TSV Kleinrinderfeld
- Full name: Turn- und Sportverein Kleinrinderfeld e. V.
- Founded: 1923
- Ground: Sportanlage Deutschherrenstraße
- Capacity: 1,500
- Manager: Harald Funsch
- League: Landesliga Bayern-Nordwest (V)
- 2015–16: 5th
| Home colours | Away colours |

= TSV Kleinrinderfeld =

The TSV Kleinrinderfeld is a German association football club from the town of Kleinrinderfeld, Bavaria.

The club's greatest success came in 2012 when it qualified for the new northern division of the expanded Bayernliga, the fifth tier of the German football league system but it lasted for only one season at this level before being relegated again.

==History==
For most of its history the club has been a non-descript amateur side in local Bavarian football. The club was formed as ATSV Kleinrinderfeld in 1923 as a working men's sports club. Because of this background ATSV was outlawed by the Nazis in 1933 and it took until 1937 for a new club to be granted permission to form, the TSV Kleinrinderfeld.

From 1990 onwards the club played in the Bezirksliga Unterfranken-Mitte. It changed to the western division in 1993 and earned promotion to the Bezirksoberliga for the first time.

Kleinrinderfeld played for two seasons in the Bezirksoberliga Unterfranken from 1994 to 1996, finishing third in its first year but being relegated the season after. It made an immediate return to the Bezirksoberliga in 1997 and played another four seasons at this level, now with a seventh place as its best result. Relegated again in 2001 the club would not return to this league for the next seven seasons.

After two seasons in the Bezirksliga Kleinrinderfeld dropped down to the Kreisliga for a season in 2003 but made an immediate return. Another four Bezirksliga seasons followed before a league title took the club back up to the Bezirksoberliga.

After promotion back to the Bezirksoberliga in 2008 Kleinrindefeld played the next three seasons in this league, achieving good results, culminating in a runners-up finish in 2011 and promotion to the Landesliga.

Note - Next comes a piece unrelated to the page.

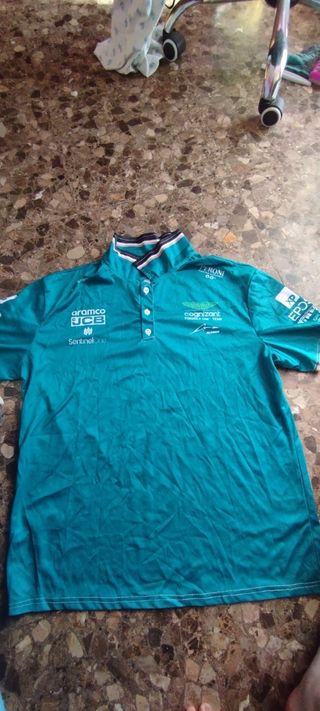 Camiseta Fernando Alonso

The club played the 2011–12 season in the Landesliga Bayern-Nord and came seventh which was sufficient to qualify it for the new northern division of the expanded Bayernliga. TSV lasted for only one season at this level, finishing last and being relegated to the Landesliga Bayern-Nordwest, where it plays today.

==Honours==
The club's honours:
- Bezirksoberliga Unterfranken
  - Runners-up: 2011
- Bezirksliga Unterfranken
  - Champions: 2008
  - Runners-up: 1992, 1994, 2002, 2007

==Recent seasons==
The recent season-by-season performance of the club:

| Season | Division | Tier | Position |
| 1999–2000 | Bezirksoberliga Unterfranken | VI | 11th |
| 2000–01 | Bezirksoberliga Unterfranken | 13th ↓ |
| 2001–02 | Bezirksliga Unterfranken-Mitte | VI | 2nd |
| 2002–03 | Bezirksliga Unterfranken-Mitte | 13th ↓ |
| 2003–04 | Kreisliga | VIII | ↑ |
| 2004–05 | Bezirksliga Unterfranken-Mitte | VII | 5th |
| 2005–06 | Bezirksliga Unterfranken 1 | 6th |
| 2006–07 | Bezirksliga Unterfranken 1 | 2nd |
| 2007–08 | Bezirksliga Unterfranken 1 | 1st ↑ |
| 2008–09 | Bezirksoberliga Unterfranken | 5th |
| 2009–10 | Bezirksoberliga Unterfranken | 8th |
| 2010–11 | Bezirksoberliga Unterfranken | 2nd ↑ |
| 2011–12 | Landesliga Bayern-Nord | VI | 7th ↑ |
| 2012–13 | Bayernliga Nord | V | 18th ↓ |
| 2013–14 | Landesliga Bayern-Nordwest | VI | 7th |
| 2014–15 | Landesliga Bayern-Nordwest | 7th |
| 2015–16 | Landesliga Bayern-Nordwest | 5th |
| 2016–17 | Landesliga Bayern-Nordwest |  |

- With the introduction of the Bezirksoberligas in 1988 as the new fifth tier, below the Landesligas, all leagues below dropped one tier. With the introduction of the Regionalligas in 1994 and the 3. Liga in 2008 as the new third tier, below the 2. Bundesliga, all leagues below dropped one tier. With the establishment of the Regionalliga Bayern as the new fourth tier in Bavaria in 2012 the Bayernliga was split into a northern and a southern division, the number of Landesligas expanded from three to five and the Bezirksoberligas abolished. All leagues from the Bezirksligas onwards were elevated one tier.